Instructions to follow: Leave the pictures out and reproduce all the entries word for word.

- Opening Delimiter -

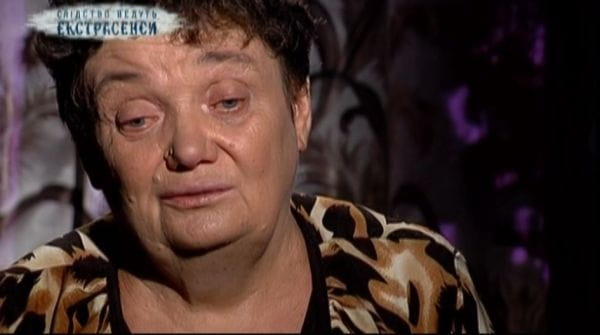 6 obešenih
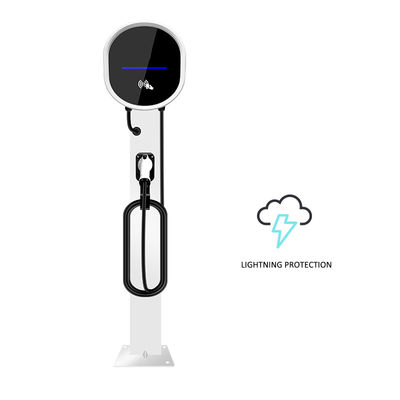 Trạm sạc nhanh EV gia đình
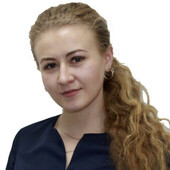 Куликова Екатерина Алексеевна — стоматолог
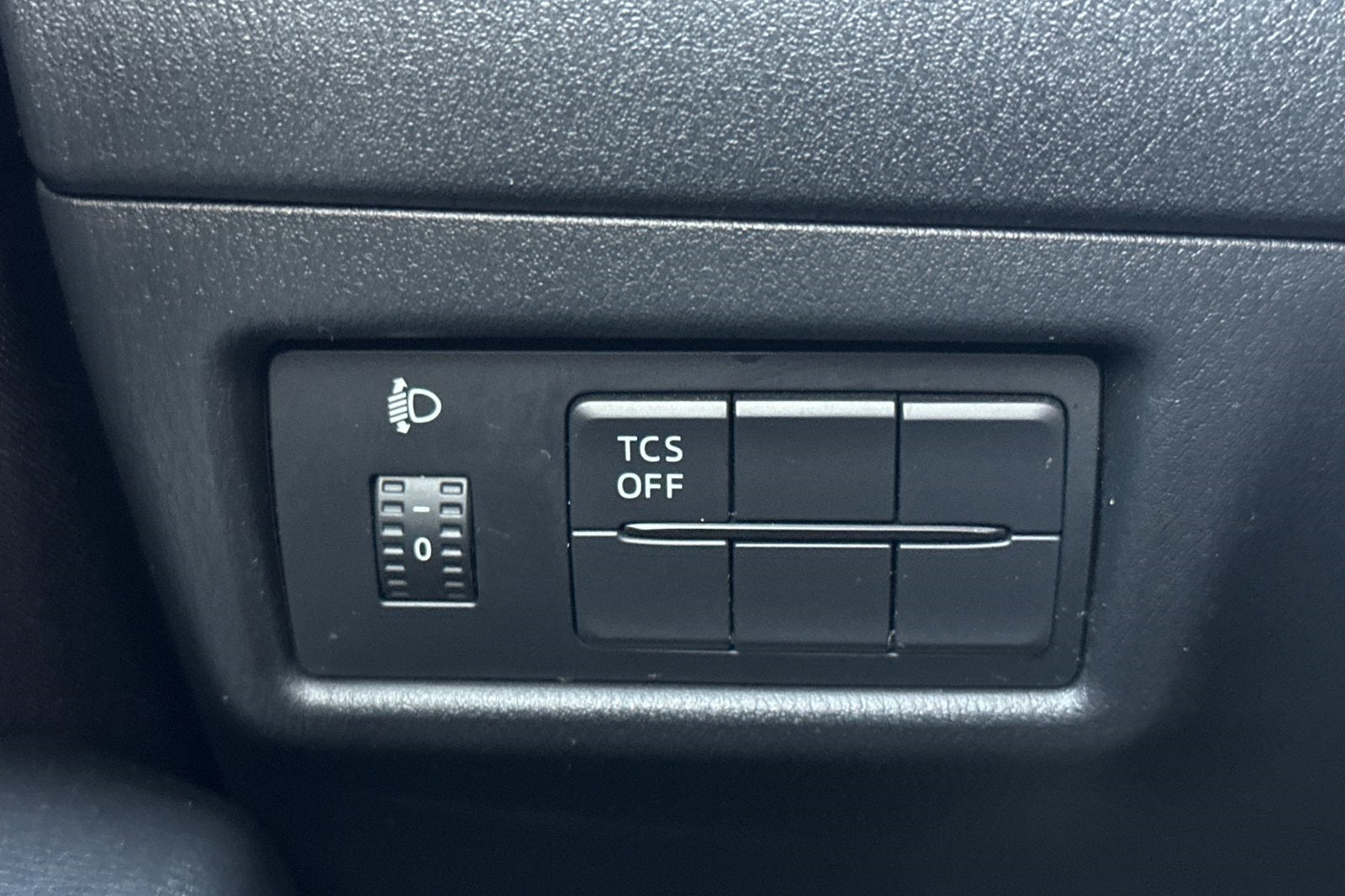 2019 Mazda Mazda CX-5 Sport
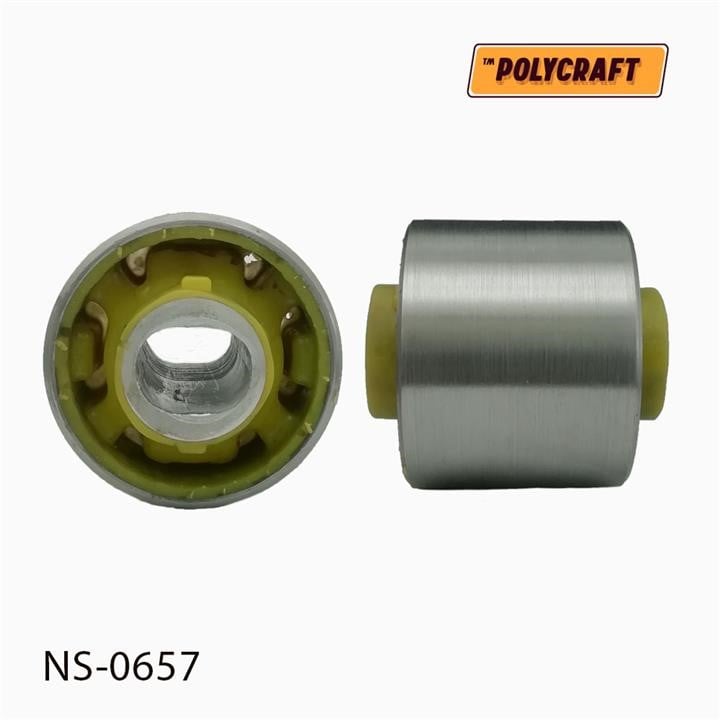 Купить POLYCRAFT NS-0657 по низкой цене в Украине!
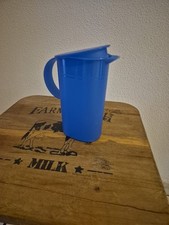 Tupperware kanne blau gebraucht kaufen  Regensburg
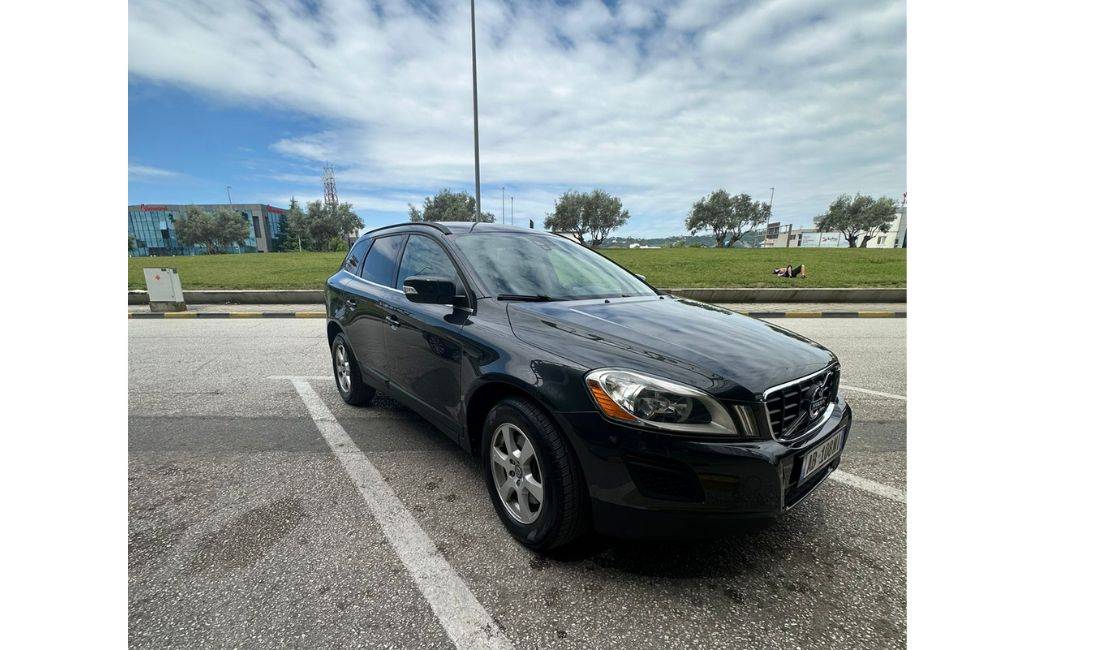 💥OFERTE💥 Makina me Qera Volvo xc 50 Euro/Dita . Rinas,Tirane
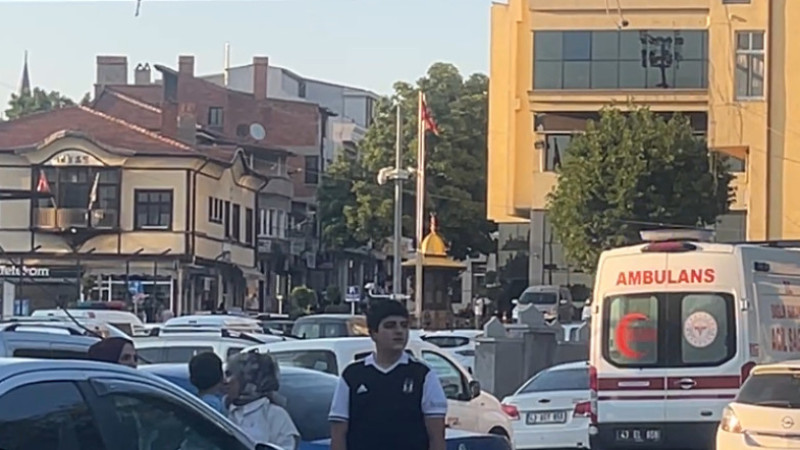Tavşanlı’da istifalar gündemde 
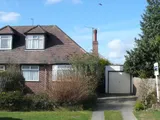Chartley Avenue, Stanmore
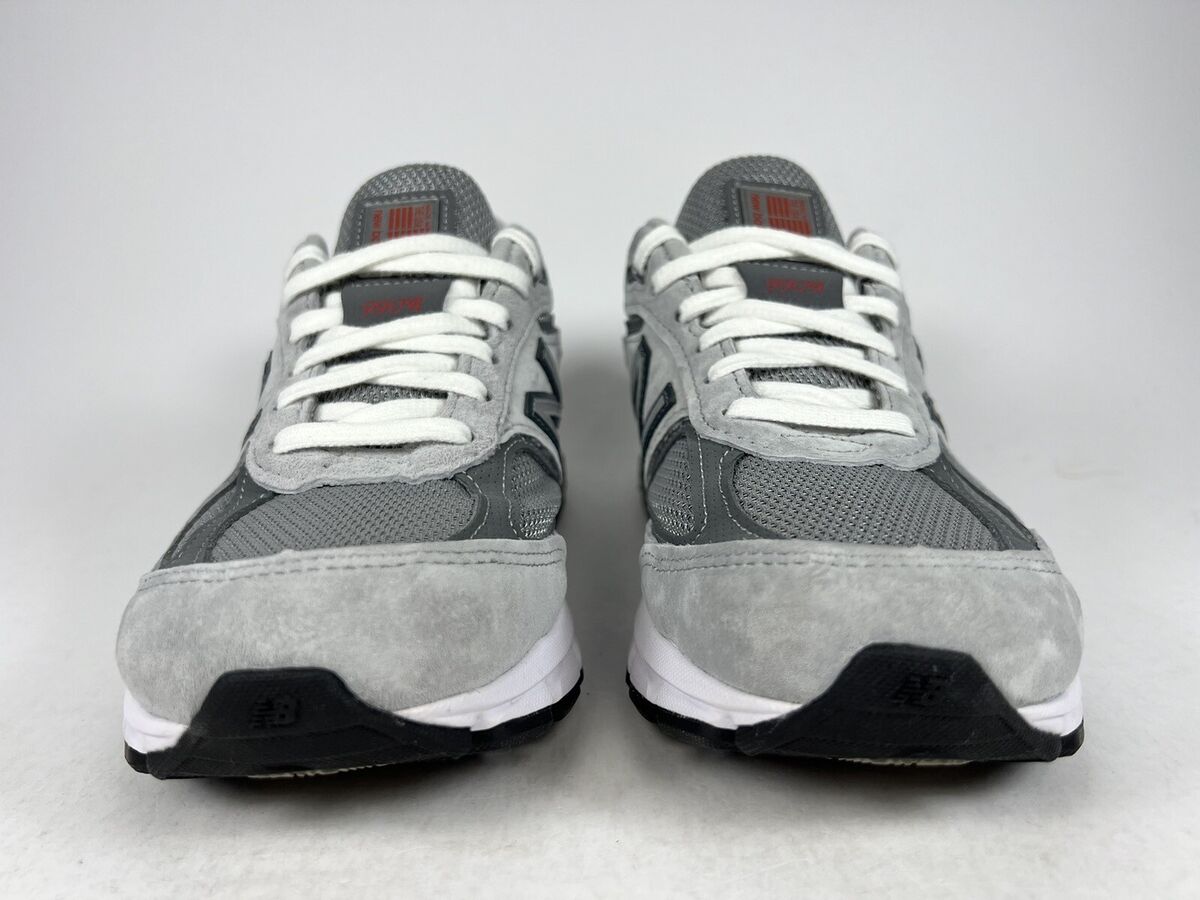 New Balance 990v4 Made In USA Red Label Version Series New Balance 990v4 Made In USA Red Label Version Series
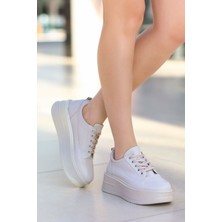 Hoppi Kalın Tabanlı Bağlı Spor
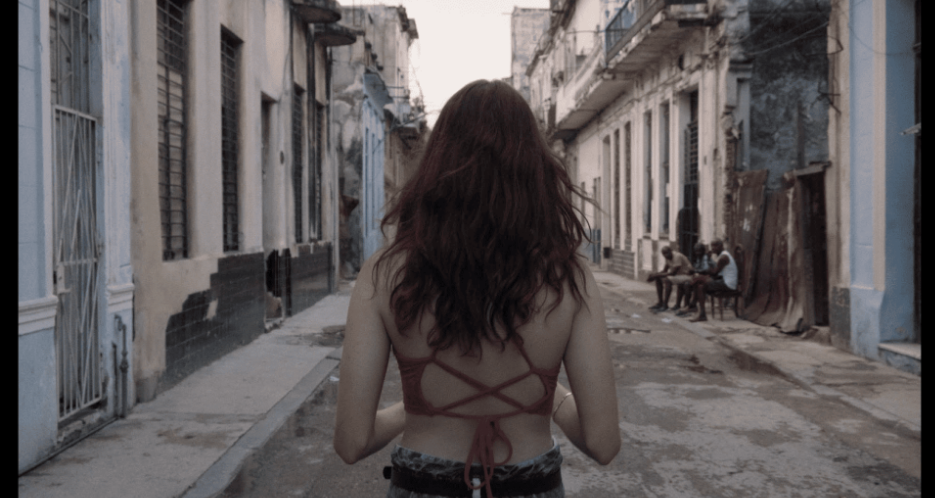 ‘Tuvimos el deseo de romperlo todo’, de Daniel Hernández: un verano de cine y amor en La Habana
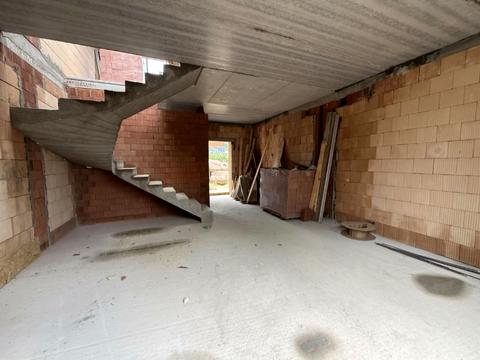 дом по адресу Центральная ул. (Чапаева)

- Closing Delimiter -

Answer for this exercise:
 6 obešenih
 Trạm sạc nhanh EV gia đình
 Куликова Екатерина Алексеевна — стоматолог
 2019 Mazda Mazda CX-5 Sport
 Купить POLYCRAFT NS-0657 по низкой цене в Украине!
 Tupperware kanne blau gebraucht kaufen  Regensburg
 💥OFERTE💥 Makina me Qera Volvo xc 50 Euro/Dita . Rinas,Tirane
Tavşanlı’da istifalar gündemde 
Chartley Avenue, Stanmore
 New Balance 990v4 Made In USA Red Label Version Series New Balance 990v4 Made In USA Red Label Version Series
 Hoppi Kalın Tabanlı Bağlı Spor
 ‘Tuvimos el deseo de romperlo todo’, de Daniel Hernández: un verano de cine y amor en La Habana
 дом по адресу Центральная ул. (Чапаева)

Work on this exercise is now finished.